Last time...
My heart pounded furiously. I felt lightheaded, and I couldn't tell whether it was her or Maria disrupting my nervous system. I wanted to find a way to avoid the situation. Bella might be able to deal in truths, but I wasn't so sure about myself. I lived in lies. The truth could kill me.
She followed my gaze when I didn't speak. "Is this you being upset?" she asked as if stumbling on the Ark of the Covenant at the local supermarket. "If you're upset, Jasper, I can do upset. But this I can't deal with."

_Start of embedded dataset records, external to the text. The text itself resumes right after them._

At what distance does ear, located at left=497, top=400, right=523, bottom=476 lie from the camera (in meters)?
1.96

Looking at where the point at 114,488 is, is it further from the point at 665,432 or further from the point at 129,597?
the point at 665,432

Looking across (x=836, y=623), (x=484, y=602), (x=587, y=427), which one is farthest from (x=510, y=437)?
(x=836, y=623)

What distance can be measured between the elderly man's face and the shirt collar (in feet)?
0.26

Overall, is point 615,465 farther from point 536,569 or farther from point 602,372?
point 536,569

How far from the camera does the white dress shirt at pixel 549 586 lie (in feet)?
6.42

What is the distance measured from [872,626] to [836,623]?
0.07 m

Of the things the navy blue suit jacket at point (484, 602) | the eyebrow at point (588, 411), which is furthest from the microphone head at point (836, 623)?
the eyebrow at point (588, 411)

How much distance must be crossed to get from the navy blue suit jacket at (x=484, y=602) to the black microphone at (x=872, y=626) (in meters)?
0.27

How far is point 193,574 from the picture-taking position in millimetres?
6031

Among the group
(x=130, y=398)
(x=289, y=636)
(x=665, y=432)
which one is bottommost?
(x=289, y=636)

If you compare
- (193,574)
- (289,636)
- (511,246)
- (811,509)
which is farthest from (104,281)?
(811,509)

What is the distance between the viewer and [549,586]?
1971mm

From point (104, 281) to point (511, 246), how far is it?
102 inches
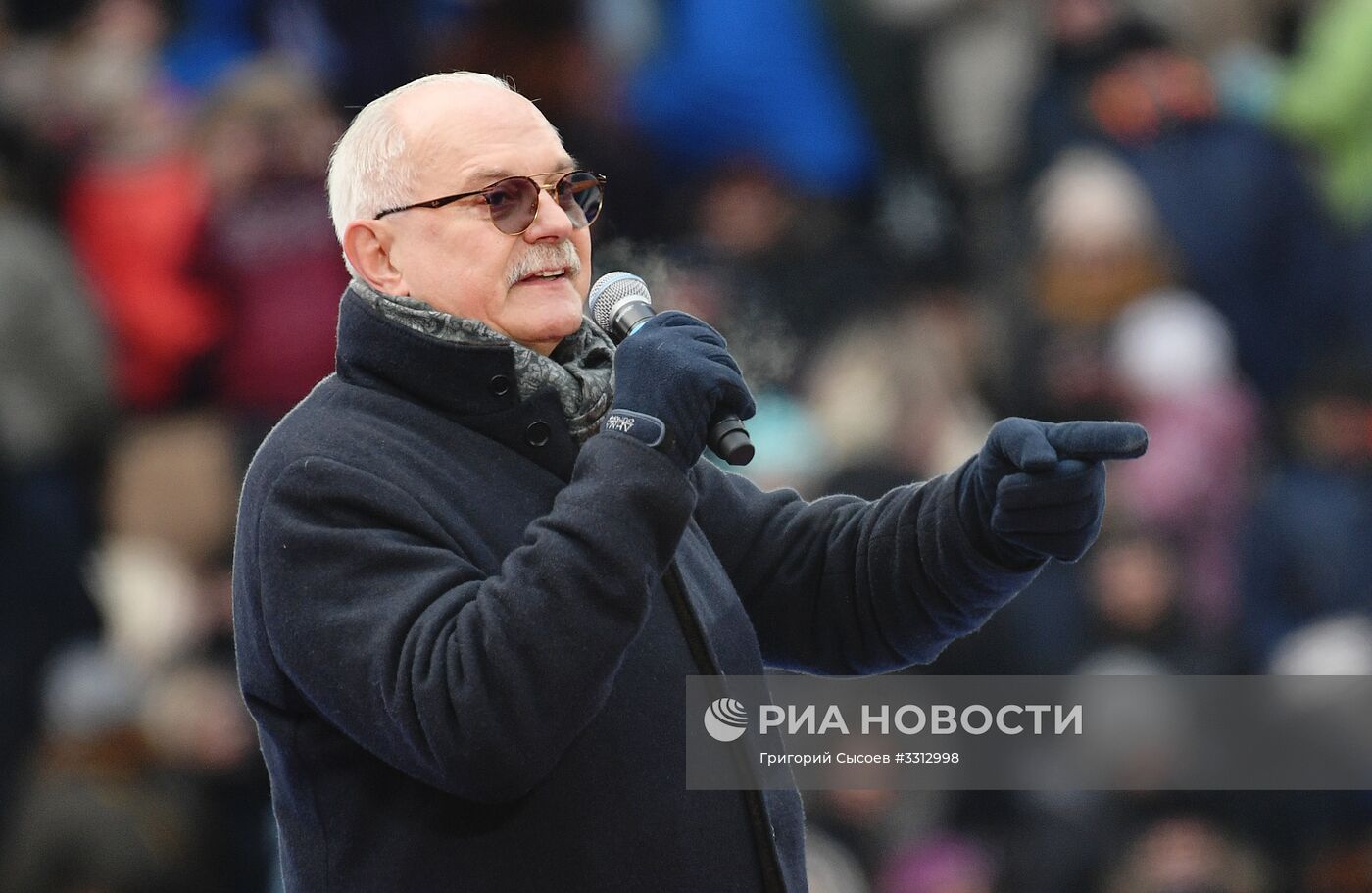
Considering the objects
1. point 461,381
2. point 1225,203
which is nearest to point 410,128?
point 461,381

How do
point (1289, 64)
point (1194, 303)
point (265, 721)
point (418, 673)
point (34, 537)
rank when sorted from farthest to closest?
point (1289, 64)
point (1194, 303)
point (34, 537)
point (265, 721)
point (418, 673)

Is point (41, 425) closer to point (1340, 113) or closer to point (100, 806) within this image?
point (100, 806)

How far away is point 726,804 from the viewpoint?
2.48 metres

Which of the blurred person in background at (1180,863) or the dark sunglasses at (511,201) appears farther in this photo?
the blurred person in background at (1180,863)

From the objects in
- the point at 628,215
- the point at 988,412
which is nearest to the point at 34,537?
the point at 628,215

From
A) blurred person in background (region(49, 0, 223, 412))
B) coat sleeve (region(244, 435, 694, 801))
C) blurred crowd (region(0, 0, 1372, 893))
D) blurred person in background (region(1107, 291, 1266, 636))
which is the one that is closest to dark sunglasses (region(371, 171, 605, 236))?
coat sleeve (region(244, 435, 694, 801))

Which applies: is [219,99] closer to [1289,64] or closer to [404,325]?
[1289,64]

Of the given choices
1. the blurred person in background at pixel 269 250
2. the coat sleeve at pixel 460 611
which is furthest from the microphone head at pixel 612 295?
the blurred person in background at pixel 269 250

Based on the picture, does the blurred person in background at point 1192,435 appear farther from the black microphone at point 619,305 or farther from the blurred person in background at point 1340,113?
the black microphone at point 619,305

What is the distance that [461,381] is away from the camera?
2471mm

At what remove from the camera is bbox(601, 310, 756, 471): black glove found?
230cm

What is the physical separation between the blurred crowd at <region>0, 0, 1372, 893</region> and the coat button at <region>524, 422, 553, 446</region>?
2.57 metres

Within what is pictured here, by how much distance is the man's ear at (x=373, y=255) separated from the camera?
2.55 metres

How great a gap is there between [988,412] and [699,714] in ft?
12.5
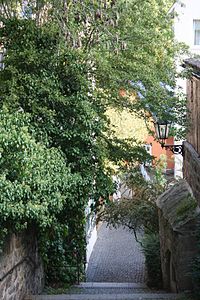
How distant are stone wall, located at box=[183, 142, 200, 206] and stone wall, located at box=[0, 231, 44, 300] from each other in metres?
3.48

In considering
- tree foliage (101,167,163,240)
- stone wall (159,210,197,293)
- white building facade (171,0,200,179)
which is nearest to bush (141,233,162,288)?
tree foliage (101,167,163,240)

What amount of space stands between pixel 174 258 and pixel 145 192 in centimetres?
578

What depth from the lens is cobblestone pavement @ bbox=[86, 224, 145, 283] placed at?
17078mm

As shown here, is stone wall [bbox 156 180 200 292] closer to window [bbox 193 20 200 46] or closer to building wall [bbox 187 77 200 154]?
building wall [bbox 187 77 200 154]

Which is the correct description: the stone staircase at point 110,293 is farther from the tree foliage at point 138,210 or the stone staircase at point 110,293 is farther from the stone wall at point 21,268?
the tree foliage at point 138,210

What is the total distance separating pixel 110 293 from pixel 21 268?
2.26 metres

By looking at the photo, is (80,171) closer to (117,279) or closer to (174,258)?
(174,258)

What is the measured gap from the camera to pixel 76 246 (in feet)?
47.9

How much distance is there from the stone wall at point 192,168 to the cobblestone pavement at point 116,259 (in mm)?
3051

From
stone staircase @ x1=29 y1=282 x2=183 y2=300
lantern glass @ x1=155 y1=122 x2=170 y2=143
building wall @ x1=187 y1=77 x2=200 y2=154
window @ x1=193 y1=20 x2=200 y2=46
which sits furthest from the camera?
window @ x1=193 y1=20 x2=200 y2=46

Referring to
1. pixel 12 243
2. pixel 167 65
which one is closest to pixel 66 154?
pixel 12 243

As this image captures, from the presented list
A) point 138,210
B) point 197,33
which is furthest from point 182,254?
point 197,33

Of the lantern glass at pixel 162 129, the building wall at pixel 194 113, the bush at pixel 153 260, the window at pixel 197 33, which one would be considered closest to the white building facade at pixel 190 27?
the window at pixel 197 33

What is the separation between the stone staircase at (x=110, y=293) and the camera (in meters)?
11.4
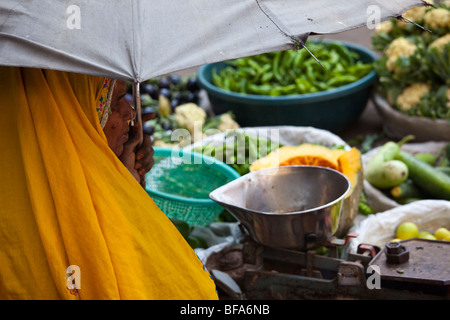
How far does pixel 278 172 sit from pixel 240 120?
224 centimetres

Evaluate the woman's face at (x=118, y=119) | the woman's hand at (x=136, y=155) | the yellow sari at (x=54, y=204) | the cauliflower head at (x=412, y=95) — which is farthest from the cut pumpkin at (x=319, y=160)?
the cauliflower head at (x=412, y=95)

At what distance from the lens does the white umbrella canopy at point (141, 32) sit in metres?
1.41

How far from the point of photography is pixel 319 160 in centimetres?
294

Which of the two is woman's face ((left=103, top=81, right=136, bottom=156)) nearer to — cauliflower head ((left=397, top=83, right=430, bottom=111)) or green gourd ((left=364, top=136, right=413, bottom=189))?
green gourd ((left=364, top=136, right=413, bottom=189))

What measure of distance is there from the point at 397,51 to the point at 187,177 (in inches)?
94.3

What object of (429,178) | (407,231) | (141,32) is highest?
(141,32)

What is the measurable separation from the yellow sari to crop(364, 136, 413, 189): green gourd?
6.60ft

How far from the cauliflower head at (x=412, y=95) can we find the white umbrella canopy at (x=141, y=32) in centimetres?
304

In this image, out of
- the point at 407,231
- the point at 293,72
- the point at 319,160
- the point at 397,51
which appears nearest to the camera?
the point at 407,231

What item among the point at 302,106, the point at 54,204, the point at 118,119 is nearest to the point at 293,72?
the point at 302,106

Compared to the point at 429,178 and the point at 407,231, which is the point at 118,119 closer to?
the point at 407,231

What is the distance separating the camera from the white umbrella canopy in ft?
4.62

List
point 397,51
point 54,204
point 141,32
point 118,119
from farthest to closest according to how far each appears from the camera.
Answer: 1. point 397,51
2. point 118,119
3. point 54,204
4. point 141,32

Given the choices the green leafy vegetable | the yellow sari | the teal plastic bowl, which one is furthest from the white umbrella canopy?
the green leafy vegetable
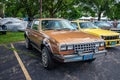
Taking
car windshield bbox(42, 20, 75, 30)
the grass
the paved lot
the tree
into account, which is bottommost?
the paved lot

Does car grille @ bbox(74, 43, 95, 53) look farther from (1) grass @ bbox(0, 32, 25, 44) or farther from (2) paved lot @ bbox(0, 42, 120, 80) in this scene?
(1) grass @ bbox(0, 32, 25, 44)

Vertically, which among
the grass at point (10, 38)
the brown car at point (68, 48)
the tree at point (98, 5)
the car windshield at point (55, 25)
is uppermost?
the tree at point (98, 5)

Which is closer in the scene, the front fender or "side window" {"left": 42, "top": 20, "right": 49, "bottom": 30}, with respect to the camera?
the front fender

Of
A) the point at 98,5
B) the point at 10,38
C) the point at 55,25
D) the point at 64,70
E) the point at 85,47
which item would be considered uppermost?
the point at 98,5

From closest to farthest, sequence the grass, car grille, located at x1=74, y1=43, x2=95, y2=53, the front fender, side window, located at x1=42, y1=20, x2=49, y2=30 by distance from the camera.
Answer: car grille, located at x1=74, y1=43, x2=95, y2=53
the front fender
side window, located at x1=42, y1=20, x2=49, y2=30
the grass

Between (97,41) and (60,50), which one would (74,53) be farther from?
(97,41)

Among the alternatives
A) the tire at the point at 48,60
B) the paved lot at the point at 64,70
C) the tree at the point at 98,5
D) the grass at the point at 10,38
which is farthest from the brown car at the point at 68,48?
the tree at the point at 98,5

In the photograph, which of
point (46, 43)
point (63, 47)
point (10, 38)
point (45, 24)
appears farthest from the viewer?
point (10, 38)

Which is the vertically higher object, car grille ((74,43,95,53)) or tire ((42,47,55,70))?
car grille ((74,43,95,53))

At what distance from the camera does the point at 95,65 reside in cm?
659

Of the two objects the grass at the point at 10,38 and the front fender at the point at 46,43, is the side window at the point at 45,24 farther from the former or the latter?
→ the grass at the point at 10,38

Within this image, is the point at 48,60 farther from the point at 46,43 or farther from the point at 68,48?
the point at 68,48

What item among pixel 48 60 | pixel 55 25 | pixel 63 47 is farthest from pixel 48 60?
pixel 55 25

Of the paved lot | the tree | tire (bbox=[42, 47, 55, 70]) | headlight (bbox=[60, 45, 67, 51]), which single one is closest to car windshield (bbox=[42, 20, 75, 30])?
tire (bbox=[42, 47, 55, 70])
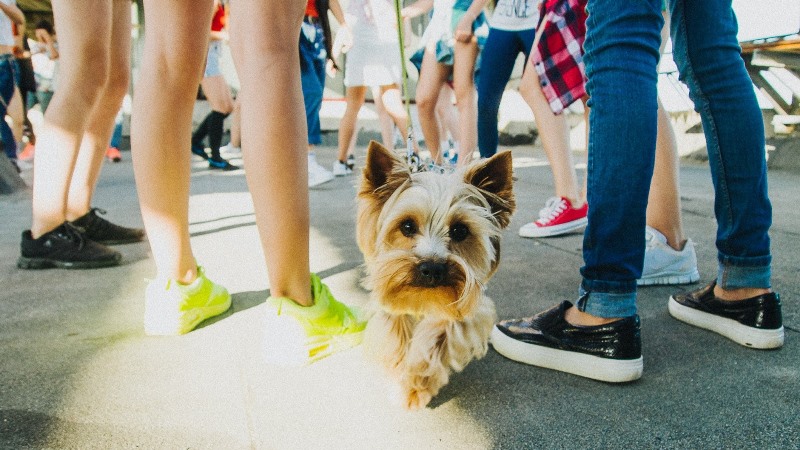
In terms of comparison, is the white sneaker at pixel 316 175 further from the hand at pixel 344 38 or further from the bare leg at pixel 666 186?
the bare leg at pixel 666 186

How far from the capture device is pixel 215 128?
775 cm

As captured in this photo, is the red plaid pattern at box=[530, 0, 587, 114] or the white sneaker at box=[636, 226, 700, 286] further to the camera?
the red plaid pattern at box=[530, 0, 587, 114]

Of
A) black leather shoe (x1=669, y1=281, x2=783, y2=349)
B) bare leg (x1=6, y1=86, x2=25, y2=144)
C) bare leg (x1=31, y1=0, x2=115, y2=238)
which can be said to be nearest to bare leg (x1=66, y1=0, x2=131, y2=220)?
bare leg (x1=31, y1=0, x2=115, y2=238)

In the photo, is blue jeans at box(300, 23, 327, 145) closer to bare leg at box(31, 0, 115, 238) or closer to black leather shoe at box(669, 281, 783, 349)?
bare leg at box(31, 0, 115, 238)

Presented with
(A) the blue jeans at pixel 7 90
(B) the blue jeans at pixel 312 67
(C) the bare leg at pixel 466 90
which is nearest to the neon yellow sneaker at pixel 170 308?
(C) the bare leg at pixel 466 90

I didn't know what to say to that. How was I supposed to react? Anyone else would know how to act, but nothing I did came out right. I couldn't even think of an excuse that Edward would have used. I didn't need all this stress.
Bella let out a frustrated breath and stood. I tugged on her pant leg before she gained a step, my eyes shifting from the heavy clouds in the sky to her. "Don't leave," I said, almost absently. "Please?"
Intox 56
She stayed. Maybe my words wavered and she heard the sincerity in my voice, the weariness. Maybe it was when she looked at me and I met her gaze – really met it - for the first time all day. Maybe she looked into my eyes and understood.
I needed her.
Bella helped me to my feet and led me inside. We held hands, our fingers entwined, as we walked up the stairs, past the living room, and continued to the second floor to my room. For privacy. So we could talk with a door between us and the world.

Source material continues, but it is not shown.